やること:
1 > 次の(a)〜(c)がキャバクラをめぐる日記の内容と合っているか、それぞれ「はい」か「いいえ」で答え、判断の根拠となる日記の語句をそのまま引用してください。(a) 客引きが示した料金は5000円だった。(b) 大ちゃんたちは店に入る前に、金品をすべて財布に入れた。(c) 店内は明るかった。
2 > キャバクラをめぐる日記のうち、「阪神淡路大震災の翌日、電気も」で始まり「皆の意見が一致したそうです。」までの部分を、一字も変えずに書き写してください。
3 > キャバクラをめぐる日記を、最後の文のあとから書き継いでください。

課題文:
------------

チナウ
2005-02-04 (金) オニハーソト。 [長年日記]
■ 魔物ハ店内。
キャバクラの楽しさってナニ?ホストクラブみたいなものなの?
そんな平和でぼんやりとした好奇心を抱いて生きております、トモです、節分の豆年の数食べるの正直辛かった。
何故キャバクラかというと、ふと、正月実家に帰ったときに会った弟大ちゃん(柔道の吉田似)を思い出し、キャバクラといえばなんとなく大ちゃんだったナァと思い至ったわけなのです。
阪神淡路大震災の翌日、電気も水道もガスも止まり、不安と恐怖でブルブル震えている時、お隣で大ちゃんもブルブルしておりました。
お友達は大丈夫かなと心配している時、大ちゃんも隣で心配していました。
姉として弟を慰めようとがんばろうねと声をかけたのですが、奴の話を聞いて萎えました。
なんでも前日、奴は友人たちとキャバクラへ行こうと三宮に繰り出したそうです。
可愛い子がいると噂になった店に駆け寄ると、その店の前で屈強なボーイがスクワットをしている所を目撃してしまい、心がすっかりしぼんだ大ちゃんたち。
そこに忍び寄る影のような客引きの言葉。
「お兄さん(小声)。超イイコイルヨ!安くするよ!5000円!」
いつもなら耳も貸さない胡散臭い男の声に、よほどスクワットの男にやる気マンマンパワーをくじかれたのか、大ちゃんたちはフラフラと誘われるままついていったのです。
しかしほんの少しだけ残っていた理性が彼らを一度ファーストフードのトイレへ導き、ぼったくられて は大変と5000円一枚を財布に残し、その他の金品を各々カバンの底だの靴下の中だのに隠す知恵と勇気を与えてくださいました。
イザ出陣。
そこは鮮度を意識してかあまりにも薄暗い店内。どんなサービスをしてくれたかはさすがに私が姉であるからか、5000円というプライスを意識してか語ってくれませんでしたが、出てきたレディは確実におかんの方が若かったと皆の意見が一致したそうです。

------------

(データセットの項目)

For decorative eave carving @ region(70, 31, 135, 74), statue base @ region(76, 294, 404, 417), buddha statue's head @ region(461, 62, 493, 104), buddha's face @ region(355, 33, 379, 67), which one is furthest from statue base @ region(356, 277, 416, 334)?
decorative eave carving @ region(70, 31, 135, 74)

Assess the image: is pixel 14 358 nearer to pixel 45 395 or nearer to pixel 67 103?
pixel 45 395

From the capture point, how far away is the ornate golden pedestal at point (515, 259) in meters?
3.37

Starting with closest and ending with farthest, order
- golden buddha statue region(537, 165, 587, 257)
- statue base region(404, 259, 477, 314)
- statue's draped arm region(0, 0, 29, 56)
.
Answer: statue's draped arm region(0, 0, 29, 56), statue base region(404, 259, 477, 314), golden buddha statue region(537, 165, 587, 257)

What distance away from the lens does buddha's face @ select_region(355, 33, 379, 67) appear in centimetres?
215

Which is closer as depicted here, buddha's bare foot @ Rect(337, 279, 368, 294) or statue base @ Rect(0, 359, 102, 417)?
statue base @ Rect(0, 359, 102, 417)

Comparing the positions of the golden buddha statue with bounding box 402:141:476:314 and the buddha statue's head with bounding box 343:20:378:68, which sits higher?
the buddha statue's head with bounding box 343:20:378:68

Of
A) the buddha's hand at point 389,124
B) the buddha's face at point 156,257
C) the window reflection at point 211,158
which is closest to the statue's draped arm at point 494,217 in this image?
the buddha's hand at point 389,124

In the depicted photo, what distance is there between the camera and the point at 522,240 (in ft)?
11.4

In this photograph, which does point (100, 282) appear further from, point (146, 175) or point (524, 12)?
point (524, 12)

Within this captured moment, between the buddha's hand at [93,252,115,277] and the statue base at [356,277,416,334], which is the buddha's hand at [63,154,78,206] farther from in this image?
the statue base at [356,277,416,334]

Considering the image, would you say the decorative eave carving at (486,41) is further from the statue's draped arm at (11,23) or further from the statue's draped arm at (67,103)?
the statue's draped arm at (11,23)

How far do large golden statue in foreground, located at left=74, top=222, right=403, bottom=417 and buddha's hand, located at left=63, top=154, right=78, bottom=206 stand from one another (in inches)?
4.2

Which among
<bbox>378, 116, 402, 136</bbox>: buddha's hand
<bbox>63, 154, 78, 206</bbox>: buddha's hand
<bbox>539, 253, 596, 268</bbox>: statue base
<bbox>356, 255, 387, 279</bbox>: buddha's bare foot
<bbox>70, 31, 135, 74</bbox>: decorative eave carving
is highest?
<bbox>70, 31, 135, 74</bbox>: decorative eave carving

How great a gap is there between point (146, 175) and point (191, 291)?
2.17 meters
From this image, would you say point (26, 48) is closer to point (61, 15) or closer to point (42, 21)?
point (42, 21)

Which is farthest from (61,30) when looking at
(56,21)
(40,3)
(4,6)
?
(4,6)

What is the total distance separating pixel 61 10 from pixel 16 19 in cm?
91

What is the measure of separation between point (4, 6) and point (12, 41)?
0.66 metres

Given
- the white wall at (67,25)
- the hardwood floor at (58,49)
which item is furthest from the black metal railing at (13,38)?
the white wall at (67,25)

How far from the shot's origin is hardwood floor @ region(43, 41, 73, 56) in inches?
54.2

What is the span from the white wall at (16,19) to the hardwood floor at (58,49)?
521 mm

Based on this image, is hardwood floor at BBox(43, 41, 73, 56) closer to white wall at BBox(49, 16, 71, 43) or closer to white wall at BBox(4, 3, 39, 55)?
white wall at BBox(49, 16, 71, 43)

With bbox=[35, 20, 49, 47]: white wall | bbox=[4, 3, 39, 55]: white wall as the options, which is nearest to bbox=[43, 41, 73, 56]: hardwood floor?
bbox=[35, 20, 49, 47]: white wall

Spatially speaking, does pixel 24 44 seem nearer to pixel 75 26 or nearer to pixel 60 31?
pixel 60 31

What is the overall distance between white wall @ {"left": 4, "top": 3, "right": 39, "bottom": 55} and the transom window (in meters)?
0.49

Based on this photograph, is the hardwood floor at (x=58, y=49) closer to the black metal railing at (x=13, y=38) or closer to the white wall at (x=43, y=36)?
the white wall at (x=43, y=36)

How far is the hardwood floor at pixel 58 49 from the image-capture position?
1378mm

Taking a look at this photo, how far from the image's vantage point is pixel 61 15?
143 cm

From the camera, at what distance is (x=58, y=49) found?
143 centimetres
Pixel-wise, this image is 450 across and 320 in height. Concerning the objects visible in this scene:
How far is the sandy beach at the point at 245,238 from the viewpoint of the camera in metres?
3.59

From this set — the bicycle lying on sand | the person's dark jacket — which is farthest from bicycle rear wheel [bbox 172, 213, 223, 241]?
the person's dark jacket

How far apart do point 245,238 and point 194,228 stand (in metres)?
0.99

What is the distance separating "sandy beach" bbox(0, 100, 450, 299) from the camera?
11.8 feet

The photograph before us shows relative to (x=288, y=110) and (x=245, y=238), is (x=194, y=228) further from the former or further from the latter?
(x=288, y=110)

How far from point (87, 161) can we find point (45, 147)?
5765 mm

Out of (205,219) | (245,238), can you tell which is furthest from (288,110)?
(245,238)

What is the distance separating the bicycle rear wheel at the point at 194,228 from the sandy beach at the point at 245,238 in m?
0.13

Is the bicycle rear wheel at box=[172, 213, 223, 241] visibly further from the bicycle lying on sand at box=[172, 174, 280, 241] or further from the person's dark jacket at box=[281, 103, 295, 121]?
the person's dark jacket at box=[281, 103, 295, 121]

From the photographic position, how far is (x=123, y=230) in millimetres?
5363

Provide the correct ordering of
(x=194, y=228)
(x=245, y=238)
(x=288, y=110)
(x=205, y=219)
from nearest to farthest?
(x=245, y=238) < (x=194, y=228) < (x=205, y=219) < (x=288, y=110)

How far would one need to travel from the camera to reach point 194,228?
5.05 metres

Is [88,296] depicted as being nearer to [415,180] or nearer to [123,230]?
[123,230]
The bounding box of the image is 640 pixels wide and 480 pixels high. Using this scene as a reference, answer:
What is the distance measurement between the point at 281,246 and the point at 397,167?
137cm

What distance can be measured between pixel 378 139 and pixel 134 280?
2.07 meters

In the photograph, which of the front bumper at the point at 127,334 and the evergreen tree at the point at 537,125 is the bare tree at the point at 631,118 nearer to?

------------

解答:
1 >
(a) はい。「安くするよ!5000円!」
(b) いいえ。「その他の金品を各々カバンの底だの靴下の中だのに隠す」
(c) いいえ。「あまりにも薄暗い店内」

2 >
阪神淡路大震災の翌日、電気も水道もガスも止まり、不安と恐怖でブルブル震えている時、お隣で大ちゃんもブルブルしておりました。
お友達は大丈夫かなと心配している時、大ちゃんも隣で心配していました。
姉として弟を慰めようとがんばろうねと声をかけたのですが、奴の話を聞いて萎えました。
なんでも前日、奴は友人たちとキャバクラへ行こうと三宮に繰り出したそうです。
可愛い子がいると噂になった店に駆け寄ると、その店の前で屈強なボーイがスクワットをしている所を目撃してしまい、心がすっかりしぼんだ大ちゃんたち。
そこに忍び寄る影のような客引きの言葉。
「お兄さん(小声)。超イイコイルヨ!安くするよ!5000円!」
いつもなら耳も貸さない胡散臭い男の声に、よほどスクワットの男にやる気マンマンパワーをくじかれたのか、大ちゃんたちはフラフラと誘われるままついていったのです。
しかしほんの少しだけ残っていた理性が彼らを一度ファーストフードのトイレへ導き、ぼったくられて は大変と5000円一枚を財布に残し、その他の金品を各々カバンの底だの靴下の中だのに隠す知恵と勇気を与えてくださいました。
イザ出陣。
そこは鮮度を意識してかあまりにも薄暗い店内。どんなサービスをしてくれたかはさすがに私が姉であるからか、5000円というプライスを意識してか語ってくれませんでしたが、出てきたレディは確実におかんの方が若かったと皆の意見が一致したそうです。

3 >
どこまでサービスを受けたかは謎ですが、さらにぼられそうになったのを振り切って逃げる大ちゃんたち。
それでも怒りは収まらず、店の前に置いてあった客引きの兄ちゃんが乗っていた原チャリを思わず持ち上げて投げつけ逃亡。
その後も友人たちはリベンジすると、三宮の町に消えていったそうです。
すっかり心が折れてしまった大ちゃんだけが寂しく帰宅。後被災。
結局友人たちは無事で最後に三宮を制した男たちとして戻ってまいりましたが、それまでの間イマイチ慰めどころがつかめない私は、まあホドホドにねと何がやねんと自分でも突っ込むような言葉しかかけれませんでした。
あれから10年。
お正月迎えに来てくれた代ちゃんと私の会話。
「あんた、相変わらずキャバクラとかいってるの?」
「行ってへんわ。もう俺大人やで。」
「ふーん。」
「・・・抜きキャバ・・・」
さよですか。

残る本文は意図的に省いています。